- [Enunciado]: Indica, según el texto sobre la alambrada fronteriza, contra qué país se volvió el tradicional sentimiento antibritánico de los neerlandeses.

- [Texto mostrado]:
La construcción de la alambrada no sólo fue trágica por las vidas que se cobró, sino por el descomunal trauma que provocó a ambos lados de la frontera; miles de familias residían indistintamente a ambos lados de la línea, especialmente en las zonas rurales, y quedaron separadas por una barrera que les condenaba al aislamiento, a no poder ver a sus familiares más cercanos o visitar su iglesia o su cementerio. En Holanda la drástica medida levantó oleadas de ira popular y provocó enérgicas protestas del gobierno, pero, por otro lado, y debido a su estricta neutralidad, tampoco hubo un gran esfuerzo para ayudar a sus vecinos belgas; además la alambrada les facilitaba mucho las labores de patrulla fronteriza y de prevención del contrabando. Algo se rompió, sin embargo, con aquella alambrada; el tradicional sentimiento antibritánico de los neerlandeses viró hacia un potente resentimiento contra Alemania, algo que las atrocidades nazis en el país durante la II Guerra Mundial unas décadas más tarde no ayudaría precisamente a resolver.

La alambrada cerca del pueblo de Sluis (fuente)

[Filas de datos de preguntas espaciales]
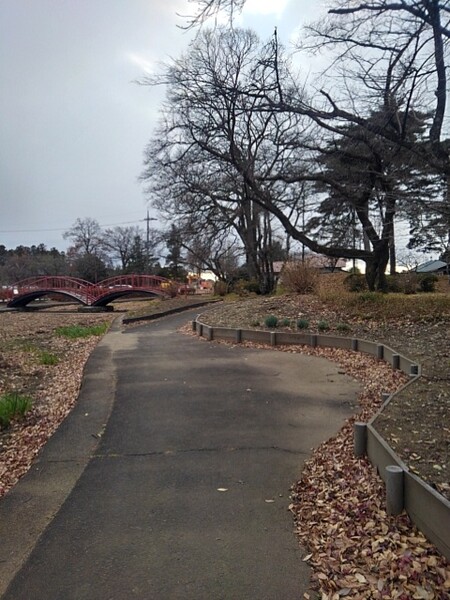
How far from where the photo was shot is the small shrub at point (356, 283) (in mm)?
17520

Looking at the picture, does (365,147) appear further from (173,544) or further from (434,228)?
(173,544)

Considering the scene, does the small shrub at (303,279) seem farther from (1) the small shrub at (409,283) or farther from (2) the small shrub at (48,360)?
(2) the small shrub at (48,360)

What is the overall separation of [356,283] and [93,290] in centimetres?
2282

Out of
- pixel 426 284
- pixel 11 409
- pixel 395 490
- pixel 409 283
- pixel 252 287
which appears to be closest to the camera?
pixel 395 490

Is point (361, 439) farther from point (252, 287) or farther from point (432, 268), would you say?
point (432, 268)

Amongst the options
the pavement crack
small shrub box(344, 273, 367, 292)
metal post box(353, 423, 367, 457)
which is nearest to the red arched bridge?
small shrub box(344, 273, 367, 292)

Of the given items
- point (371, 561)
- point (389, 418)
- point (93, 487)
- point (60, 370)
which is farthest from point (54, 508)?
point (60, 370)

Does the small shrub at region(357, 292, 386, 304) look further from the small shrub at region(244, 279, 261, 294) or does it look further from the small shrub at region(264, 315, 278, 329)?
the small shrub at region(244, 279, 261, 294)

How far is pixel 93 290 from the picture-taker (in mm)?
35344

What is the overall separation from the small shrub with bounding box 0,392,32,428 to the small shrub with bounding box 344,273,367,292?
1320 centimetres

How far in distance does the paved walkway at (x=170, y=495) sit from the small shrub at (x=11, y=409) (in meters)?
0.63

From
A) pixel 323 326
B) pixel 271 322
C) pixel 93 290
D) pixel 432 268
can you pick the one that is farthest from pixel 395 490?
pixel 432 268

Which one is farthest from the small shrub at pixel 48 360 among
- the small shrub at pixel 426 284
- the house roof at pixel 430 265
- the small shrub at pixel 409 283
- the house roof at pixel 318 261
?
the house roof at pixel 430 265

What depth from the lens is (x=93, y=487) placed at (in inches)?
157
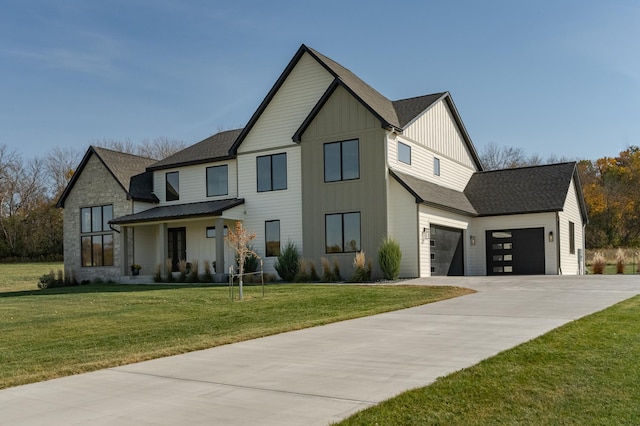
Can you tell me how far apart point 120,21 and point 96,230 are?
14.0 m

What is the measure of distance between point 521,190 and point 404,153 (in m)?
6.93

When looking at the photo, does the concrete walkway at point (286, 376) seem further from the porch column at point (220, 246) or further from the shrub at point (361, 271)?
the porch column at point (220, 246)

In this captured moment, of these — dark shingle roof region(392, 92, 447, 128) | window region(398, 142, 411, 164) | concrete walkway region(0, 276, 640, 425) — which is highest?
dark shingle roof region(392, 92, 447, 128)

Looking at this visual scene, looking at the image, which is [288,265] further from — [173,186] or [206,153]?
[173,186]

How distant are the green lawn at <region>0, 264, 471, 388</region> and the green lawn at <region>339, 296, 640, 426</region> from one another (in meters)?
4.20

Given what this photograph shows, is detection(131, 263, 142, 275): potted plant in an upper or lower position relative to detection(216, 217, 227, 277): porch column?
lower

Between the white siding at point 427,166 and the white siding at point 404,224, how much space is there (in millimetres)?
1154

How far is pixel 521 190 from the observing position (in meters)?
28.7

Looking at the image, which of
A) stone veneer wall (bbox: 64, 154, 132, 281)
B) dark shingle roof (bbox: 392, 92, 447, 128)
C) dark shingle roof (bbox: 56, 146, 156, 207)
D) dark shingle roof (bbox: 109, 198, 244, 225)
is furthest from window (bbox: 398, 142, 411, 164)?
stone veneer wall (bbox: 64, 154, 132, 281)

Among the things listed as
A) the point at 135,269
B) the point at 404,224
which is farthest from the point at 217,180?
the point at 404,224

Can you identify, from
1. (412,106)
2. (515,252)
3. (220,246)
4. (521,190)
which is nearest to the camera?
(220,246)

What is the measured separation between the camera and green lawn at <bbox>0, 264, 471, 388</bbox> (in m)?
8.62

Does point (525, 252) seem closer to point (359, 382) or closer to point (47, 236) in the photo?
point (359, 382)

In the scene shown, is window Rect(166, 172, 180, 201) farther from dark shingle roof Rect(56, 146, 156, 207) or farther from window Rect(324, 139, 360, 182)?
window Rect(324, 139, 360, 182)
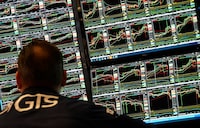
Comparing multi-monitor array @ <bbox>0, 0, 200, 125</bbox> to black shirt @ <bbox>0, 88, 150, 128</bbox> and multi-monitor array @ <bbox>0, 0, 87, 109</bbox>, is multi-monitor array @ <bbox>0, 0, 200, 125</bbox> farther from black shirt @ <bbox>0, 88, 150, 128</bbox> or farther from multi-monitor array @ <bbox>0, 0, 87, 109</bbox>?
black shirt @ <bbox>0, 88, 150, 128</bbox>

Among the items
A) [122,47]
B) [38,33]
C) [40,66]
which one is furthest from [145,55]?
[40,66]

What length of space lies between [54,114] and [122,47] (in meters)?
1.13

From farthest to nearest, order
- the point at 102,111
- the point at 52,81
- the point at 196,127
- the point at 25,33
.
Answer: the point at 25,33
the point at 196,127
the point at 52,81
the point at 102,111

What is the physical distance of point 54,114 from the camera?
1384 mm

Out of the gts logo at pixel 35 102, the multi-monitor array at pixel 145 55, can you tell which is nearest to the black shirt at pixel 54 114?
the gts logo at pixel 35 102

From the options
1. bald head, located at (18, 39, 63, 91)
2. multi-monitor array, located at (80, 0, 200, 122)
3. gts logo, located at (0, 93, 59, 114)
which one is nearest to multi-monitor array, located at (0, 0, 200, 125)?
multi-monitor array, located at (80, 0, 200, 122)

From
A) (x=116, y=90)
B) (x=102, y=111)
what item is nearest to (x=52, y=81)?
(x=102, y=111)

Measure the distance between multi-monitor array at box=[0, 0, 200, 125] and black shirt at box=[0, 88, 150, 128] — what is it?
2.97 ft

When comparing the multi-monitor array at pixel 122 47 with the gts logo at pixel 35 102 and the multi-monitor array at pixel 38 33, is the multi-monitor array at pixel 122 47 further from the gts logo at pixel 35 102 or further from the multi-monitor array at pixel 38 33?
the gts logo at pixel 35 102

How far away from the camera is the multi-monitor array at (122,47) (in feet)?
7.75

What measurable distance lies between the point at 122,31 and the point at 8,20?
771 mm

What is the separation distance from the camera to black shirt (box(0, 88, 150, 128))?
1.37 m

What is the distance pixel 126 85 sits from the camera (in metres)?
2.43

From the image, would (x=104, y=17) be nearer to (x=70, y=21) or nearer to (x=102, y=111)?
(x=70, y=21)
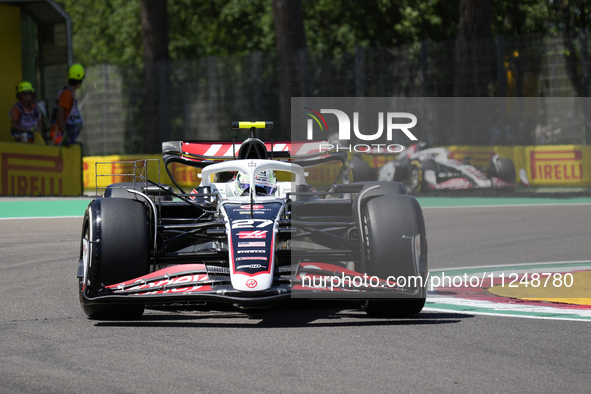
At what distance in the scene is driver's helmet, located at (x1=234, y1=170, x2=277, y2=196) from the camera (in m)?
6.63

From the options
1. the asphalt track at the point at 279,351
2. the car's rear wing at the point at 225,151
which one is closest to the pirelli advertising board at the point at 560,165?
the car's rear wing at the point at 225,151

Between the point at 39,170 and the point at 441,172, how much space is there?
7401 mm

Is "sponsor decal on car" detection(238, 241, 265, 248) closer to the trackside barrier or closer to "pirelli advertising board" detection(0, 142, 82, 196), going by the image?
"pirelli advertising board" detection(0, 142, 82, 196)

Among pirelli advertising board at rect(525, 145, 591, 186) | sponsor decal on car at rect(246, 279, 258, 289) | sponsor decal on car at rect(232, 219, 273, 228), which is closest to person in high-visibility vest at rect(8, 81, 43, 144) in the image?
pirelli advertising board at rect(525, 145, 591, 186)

- [Solución desarrollada]: Contra Alemania, hacia la que derivó en un potente resentimiento.